According to the Committee Against Journalists, Iran ranks seventh in the world when it comes to press censorship and the targeting of journalists. “The government uses mass and arbitrary detention as a means of silencing dissent and forcing journalists into exile. Iran became the world's leading jailer of journalists in 2009 and has ranked among the world's worst jailers of the press every year since. Iranian authorities maintain one of the toughest internet censorship regimes in the world, blocking millions of websites, including news and social networking sites. They are suspected of using sophisticated techniques, such as setting up fake versions of popular websites and search engines, and the regime frequently jams satellite signals. The situation for the press hasn’t improved under Rouhani despite the aspirations of UN member states and human rights groups. Rouhani also failed to uphold his campaign promise of reinstating the Association of Iranian Journalists, which has 4,000 members and was forced to close in 2009.”
Despite this, President Hassan Rouhani continues to deny that reporters are targeted.
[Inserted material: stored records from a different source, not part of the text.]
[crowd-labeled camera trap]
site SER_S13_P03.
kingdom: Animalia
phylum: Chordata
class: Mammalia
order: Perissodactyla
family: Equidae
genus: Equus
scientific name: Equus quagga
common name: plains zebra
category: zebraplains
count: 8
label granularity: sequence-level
In an interview with CNN last year, he said journalists were neither detained nor jailed for their profession in Iran. This incensed many, resulting in 135 media professionals, both inside and outside of Iran, writing a letter to the Iranian president urging him to stop insulting them by denying the persecution of Iranian journalists.
Ultimately, Iran is a signatory to various human rights treaties, including the International Covenant on Civil and Political Rights, all of which they are obliged to abide by. Of special importance is Article 19, which states, “Everyone shall have the right to freedom of expression; this right shall include freedom to seek, receive and impart information and ideas of all kinds, regardless of frontiers, either orally, in writing or in print, in the form of art, or through any other media of his choice.” Additionally, Article 24 of Iran’s Constitution is intended to safeguard press freedoms. This, therefore, means that the arrest and prosecution of Jason Rezaian and other journalists under fabricated security charges not only goes against Iran’s obligation under international human rights law, but also against the country’s own laws.